From the text on French Bulldogs and Poodles, copy word for word the part that opens with the words "A healthy French" and closes with "Frenchie more endearing.".

**SUPPLIED TEXT:**

━━━━━━━━━━

A healthy French Bulldog is a solid companion, especially if he can be with you all the time. While not exactly known for their athleticism (they tend to overheat easily), if kept fit and trim, the Frenchie is a wonderful walking partner. Sharing the bed may take a little getting used to, though, since these dogs tend to snore. But in the eyes (and ears) of those who love them, that just makes the Frenchie more endearing.


There’s a reason why Poodles have remained popular decade after decade, especially with older people. They’re personable, easy to train and have a lively sense of humor (they laugh with you, not at you). They are also relatively clean, low-shedding dogs who are easy to maintain as long as you keep regular grooming appointments (or learn to maintain a short “puppy clip” yourself). The Poodle is part of the original popular crossbreed, the Cockapoo, and the “poo” influence is seen in the names of many others, including the Labradoodle, the dog that kicked off the modern cross-breed craze.

━━━━━━━━━━

**SUPPLIED DATA:**

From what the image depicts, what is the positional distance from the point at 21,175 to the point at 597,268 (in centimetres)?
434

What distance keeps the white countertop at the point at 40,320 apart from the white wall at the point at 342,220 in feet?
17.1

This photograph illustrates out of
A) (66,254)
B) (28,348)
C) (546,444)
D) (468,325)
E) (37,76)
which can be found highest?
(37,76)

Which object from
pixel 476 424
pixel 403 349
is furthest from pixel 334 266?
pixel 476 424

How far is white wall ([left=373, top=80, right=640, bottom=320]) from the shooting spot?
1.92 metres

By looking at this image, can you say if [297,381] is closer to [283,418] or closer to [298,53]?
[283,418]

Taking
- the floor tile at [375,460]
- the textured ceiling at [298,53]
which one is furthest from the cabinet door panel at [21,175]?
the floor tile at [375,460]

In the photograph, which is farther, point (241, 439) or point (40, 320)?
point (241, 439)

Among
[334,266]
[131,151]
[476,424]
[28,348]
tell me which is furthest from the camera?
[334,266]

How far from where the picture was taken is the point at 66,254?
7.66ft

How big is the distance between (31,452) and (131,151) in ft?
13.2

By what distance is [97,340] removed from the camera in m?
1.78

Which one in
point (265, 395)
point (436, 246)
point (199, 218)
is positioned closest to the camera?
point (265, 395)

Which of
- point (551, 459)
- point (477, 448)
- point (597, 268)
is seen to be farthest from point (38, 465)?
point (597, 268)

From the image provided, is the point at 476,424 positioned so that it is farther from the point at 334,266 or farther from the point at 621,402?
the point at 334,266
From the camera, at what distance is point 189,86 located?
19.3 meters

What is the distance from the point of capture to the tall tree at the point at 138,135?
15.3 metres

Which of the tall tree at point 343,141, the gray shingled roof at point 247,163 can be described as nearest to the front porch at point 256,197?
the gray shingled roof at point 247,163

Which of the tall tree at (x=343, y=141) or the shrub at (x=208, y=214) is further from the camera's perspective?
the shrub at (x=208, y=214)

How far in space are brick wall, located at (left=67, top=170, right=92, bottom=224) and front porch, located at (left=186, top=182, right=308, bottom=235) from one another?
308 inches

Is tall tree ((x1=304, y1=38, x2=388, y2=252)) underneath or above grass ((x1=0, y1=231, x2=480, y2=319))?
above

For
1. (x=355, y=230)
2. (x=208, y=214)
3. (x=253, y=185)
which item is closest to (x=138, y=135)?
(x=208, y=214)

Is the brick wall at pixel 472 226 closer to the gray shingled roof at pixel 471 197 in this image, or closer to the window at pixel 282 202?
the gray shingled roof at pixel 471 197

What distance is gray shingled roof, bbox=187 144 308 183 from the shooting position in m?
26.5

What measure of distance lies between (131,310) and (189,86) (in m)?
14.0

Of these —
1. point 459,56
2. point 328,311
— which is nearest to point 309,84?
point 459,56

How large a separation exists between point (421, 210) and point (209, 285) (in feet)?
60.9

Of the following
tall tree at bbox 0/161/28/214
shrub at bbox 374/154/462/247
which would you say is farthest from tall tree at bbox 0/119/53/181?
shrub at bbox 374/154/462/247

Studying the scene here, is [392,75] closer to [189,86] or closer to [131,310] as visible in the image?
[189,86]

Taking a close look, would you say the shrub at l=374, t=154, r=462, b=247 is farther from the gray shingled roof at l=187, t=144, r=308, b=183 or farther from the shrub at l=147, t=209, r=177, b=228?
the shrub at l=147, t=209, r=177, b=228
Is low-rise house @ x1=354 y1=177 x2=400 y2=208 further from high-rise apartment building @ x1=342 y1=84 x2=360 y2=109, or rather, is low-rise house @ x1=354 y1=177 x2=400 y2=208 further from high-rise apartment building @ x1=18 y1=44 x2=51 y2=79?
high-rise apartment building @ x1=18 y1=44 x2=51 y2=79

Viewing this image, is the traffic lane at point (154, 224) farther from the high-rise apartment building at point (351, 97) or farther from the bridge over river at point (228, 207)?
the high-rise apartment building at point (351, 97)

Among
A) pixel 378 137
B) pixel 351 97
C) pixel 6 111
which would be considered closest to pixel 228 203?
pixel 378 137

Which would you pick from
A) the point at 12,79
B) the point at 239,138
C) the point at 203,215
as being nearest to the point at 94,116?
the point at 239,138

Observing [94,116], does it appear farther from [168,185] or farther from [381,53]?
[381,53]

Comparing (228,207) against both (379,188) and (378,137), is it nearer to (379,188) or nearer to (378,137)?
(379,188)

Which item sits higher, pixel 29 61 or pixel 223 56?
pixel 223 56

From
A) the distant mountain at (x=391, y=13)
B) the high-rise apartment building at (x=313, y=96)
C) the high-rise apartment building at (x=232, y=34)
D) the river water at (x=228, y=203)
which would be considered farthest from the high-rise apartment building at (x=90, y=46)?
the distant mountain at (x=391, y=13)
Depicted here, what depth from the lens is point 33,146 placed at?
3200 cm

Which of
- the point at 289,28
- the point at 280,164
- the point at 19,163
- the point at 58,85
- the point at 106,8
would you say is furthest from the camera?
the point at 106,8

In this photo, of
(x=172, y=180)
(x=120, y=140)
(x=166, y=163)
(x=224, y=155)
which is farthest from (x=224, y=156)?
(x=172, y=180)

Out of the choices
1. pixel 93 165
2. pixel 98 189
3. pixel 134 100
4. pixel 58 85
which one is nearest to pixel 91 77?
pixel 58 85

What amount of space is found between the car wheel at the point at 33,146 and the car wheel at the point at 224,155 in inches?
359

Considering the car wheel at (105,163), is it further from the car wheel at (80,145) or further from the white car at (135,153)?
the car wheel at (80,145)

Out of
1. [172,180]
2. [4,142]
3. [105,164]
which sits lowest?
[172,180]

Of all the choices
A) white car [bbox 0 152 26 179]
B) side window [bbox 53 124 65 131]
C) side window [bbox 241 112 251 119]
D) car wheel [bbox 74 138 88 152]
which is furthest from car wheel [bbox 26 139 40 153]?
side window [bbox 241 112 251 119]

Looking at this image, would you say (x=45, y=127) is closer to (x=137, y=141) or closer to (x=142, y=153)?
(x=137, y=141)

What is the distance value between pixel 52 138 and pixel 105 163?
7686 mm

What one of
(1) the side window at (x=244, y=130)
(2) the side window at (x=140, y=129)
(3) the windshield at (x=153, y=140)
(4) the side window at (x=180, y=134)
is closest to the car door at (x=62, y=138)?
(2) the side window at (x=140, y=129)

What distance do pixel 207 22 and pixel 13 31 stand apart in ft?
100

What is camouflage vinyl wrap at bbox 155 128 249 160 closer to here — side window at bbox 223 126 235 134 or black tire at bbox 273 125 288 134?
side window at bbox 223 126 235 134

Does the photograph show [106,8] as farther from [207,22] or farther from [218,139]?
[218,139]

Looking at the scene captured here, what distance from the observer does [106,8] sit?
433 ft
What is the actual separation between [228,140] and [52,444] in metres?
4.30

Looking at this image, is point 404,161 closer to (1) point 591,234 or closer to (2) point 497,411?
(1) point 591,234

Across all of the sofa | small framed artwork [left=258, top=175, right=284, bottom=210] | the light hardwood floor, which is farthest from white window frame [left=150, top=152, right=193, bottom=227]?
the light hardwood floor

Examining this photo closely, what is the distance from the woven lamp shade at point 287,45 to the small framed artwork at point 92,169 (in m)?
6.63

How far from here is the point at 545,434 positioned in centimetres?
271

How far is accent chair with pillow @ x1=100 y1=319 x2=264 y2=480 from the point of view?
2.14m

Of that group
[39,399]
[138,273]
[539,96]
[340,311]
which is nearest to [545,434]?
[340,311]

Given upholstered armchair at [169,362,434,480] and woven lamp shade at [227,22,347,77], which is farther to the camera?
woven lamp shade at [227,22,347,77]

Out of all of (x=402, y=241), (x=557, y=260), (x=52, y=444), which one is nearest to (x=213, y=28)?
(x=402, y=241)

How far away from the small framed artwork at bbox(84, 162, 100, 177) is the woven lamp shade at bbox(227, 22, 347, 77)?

━━━━━━━━━━

**RESPONSE:**
A healthy French Bulldog is a solid companion, especially if he can be with you all the time. While not exactly known for their athleticism (they tend to overheat easily), if kept fit and trim, the Frenchie is a wonderful walking partner. Sharing the bed may take a little getting used to, though, since these dogs tend to snore. But in the eyes (and ears) of those who love them, that just makes the Frenchie more endearing.